- [READING PASSAGE]:
— Start —
From Forecast Models to Policy Agents: Rethinking AI in Power Markets

What actually changes when you replace a prediction pipeline with a decision-making system — and why the gap matters more than most teams realize.

The previous post in this series walked through a single day in a European power market — a wind-plus-battery portfolio, a good forecast, and a sequence of decisions that the forecast couldn’t help with.

The conclusion was structural: electricity markets are sequential decision systems. The forecast-optimize-execute pipeline treats each trading stage independently, while the actual problem is coupled across time, assets, and market stages.

This post is about what comes next. If the pipeline is wrong, what replaces it?

The short answer is: a policy. The longer answer requires being precise about what that word means, why it’s different from what most energy AI systems do today, and what the architecture looks like when you take it seriously.

The Pipeline You Already Have

Let’s start with what exists. In most renewable energy trading operations, the AI system follows a three-stage architecture:

Stage 1 — Forecast. An ensemble of NWP models feeds a machine learning layer (gradient-boosted trees, a neural network, or both). The output is a point forecast of generation and, often, a separate price forecast.

Stage 2 — Optimize. A deterministic or stochastic optimizer ingests the forecast and produces a schedule. For a battery, this might be a charge/discharge plan. For a wind portfolio, it’s a set of volume bids per delivery period. The objective function is usually revenue maximization, sometimes with a penalty term for imbalance.

Stage 3 — Execute. The schedule is submitted. If conditions change materially, a trader intervenes manually, or the next forecast cycle triggers a re-run.

This architecture is rational. It’s modular, testable, and auditable. Each component can be improved independently — a better NWP feed lifts forecast skill, a tighter optimizer squeezes a few more euros per MWh, a faster execution layer reduces latency.

The problem is not that any component is bad. The problem is that the information flow is unidirectional and stateless [1].

The optimizer doesn’t know what the forecast was uncertain about. The executor doesn’t know what the optimizer considered and rejected. And when the cycle re-runs at the next interval, it starts from scratch — no memory of what was already committed, no awareness that the feasible action space has narrowed since the last run.

Every improvement to a single component is a local optimization within a globally suboptimal architecture.

What “Policy” Actually Means Here

In reinforcement learning, a policy is a mapping from states to actions: given the current situation, what should I do?

That definition is simple enough. But in electricity markets, the state is not simple. It includes:

Committed positions. What you’ve already sold day-ahead, what intraday trades are open, what balancing exposure you carry.
— End —
- [Questions about scenes in pictures]:
— Start —
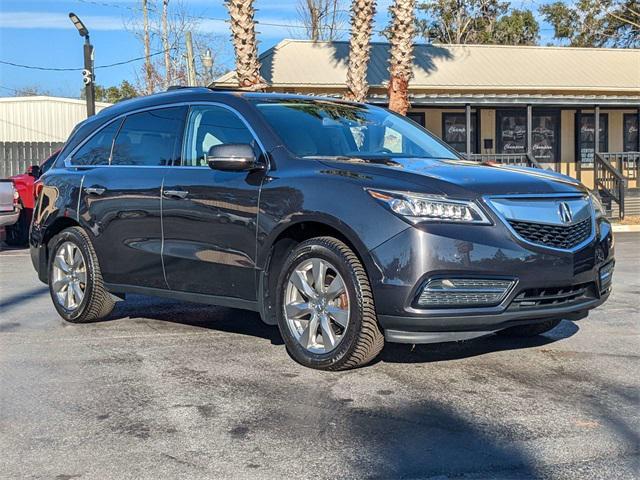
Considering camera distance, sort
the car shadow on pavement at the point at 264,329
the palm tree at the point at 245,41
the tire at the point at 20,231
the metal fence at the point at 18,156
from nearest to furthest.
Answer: the car shadow on pavement at the point at 264,329 < the tire at the point at 20,231 < the palm tree at the point at 245,41 < the metal fence at the point at 18,156

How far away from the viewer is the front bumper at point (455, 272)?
467 cm

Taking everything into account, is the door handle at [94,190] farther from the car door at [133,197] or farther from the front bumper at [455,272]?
the front bumper at [455,272]

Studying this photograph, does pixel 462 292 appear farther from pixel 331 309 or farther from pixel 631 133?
pixel 631 133

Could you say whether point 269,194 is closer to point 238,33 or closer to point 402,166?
point 402,166

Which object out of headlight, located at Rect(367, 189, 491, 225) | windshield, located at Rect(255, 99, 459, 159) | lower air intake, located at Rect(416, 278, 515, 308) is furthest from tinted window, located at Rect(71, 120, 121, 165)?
lower air intake, located at Rect(416, 278, 515, 308)

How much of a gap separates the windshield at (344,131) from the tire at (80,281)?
2.02 m

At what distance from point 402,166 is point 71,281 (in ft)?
10.9

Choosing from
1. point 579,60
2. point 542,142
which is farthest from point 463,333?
point 579,60

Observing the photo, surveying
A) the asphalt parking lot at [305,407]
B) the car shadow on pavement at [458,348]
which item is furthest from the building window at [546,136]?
the car shadow on pavement at [458,348]

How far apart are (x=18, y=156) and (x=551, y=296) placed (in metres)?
23.9

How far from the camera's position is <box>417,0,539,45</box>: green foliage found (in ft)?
154

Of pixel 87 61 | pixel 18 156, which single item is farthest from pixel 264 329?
pixel 18 156

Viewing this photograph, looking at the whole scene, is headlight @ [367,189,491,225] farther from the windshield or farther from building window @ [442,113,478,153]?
building window @ [442,113,478,153]

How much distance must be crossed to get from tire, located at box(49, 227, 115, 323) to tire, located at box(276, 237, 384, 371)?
2.12 m
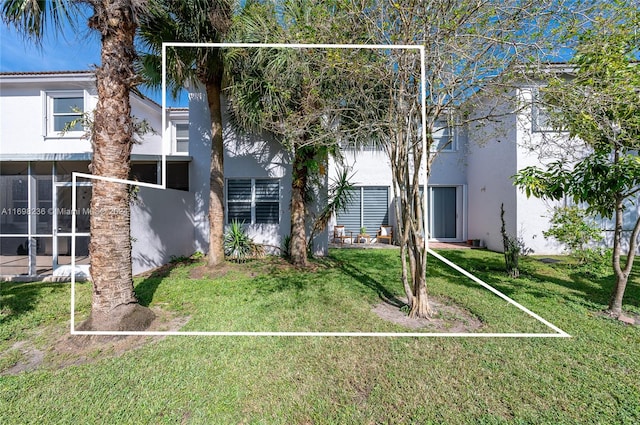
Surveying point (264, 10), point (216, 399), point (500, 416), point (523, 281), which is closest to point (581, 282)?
point (523, 281)

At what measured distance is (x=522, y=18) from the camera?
3.56 meters

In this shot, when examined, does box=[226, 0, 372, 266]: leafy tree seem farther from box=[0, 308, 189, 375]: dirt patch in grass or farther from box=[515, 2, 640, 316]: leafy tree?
box=[0, 308, 189, 375]: dirt patch in grass

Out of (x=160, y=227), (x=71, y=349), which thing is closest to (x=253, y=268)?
(x=160, y=227)

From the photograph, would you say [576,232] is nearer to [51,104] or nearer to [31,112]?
[51,104]

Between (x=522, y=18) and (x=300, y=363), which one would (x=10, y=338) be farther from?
(x=522, y=18)

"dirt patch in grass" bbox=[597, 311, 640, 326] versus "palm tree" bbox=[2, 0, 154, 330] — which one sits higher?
"palm tree" bbox=[2, 0, 154, 330]

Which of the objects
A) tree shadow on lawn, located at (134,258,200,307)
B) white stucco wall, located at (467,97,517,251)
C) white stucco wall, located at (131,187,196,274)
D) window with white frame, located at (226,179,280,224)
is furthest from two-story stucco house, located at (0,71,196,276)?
white stucco wall, located at (467,97,517,251)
— End —
- [DESCRIPTION OF THE TASK]: In the article on AI in power markets, what two properties of the pipeline's information flow are named as the problem?

- [ANSWER IN FULL]: The information flow is unidirectional and stateless.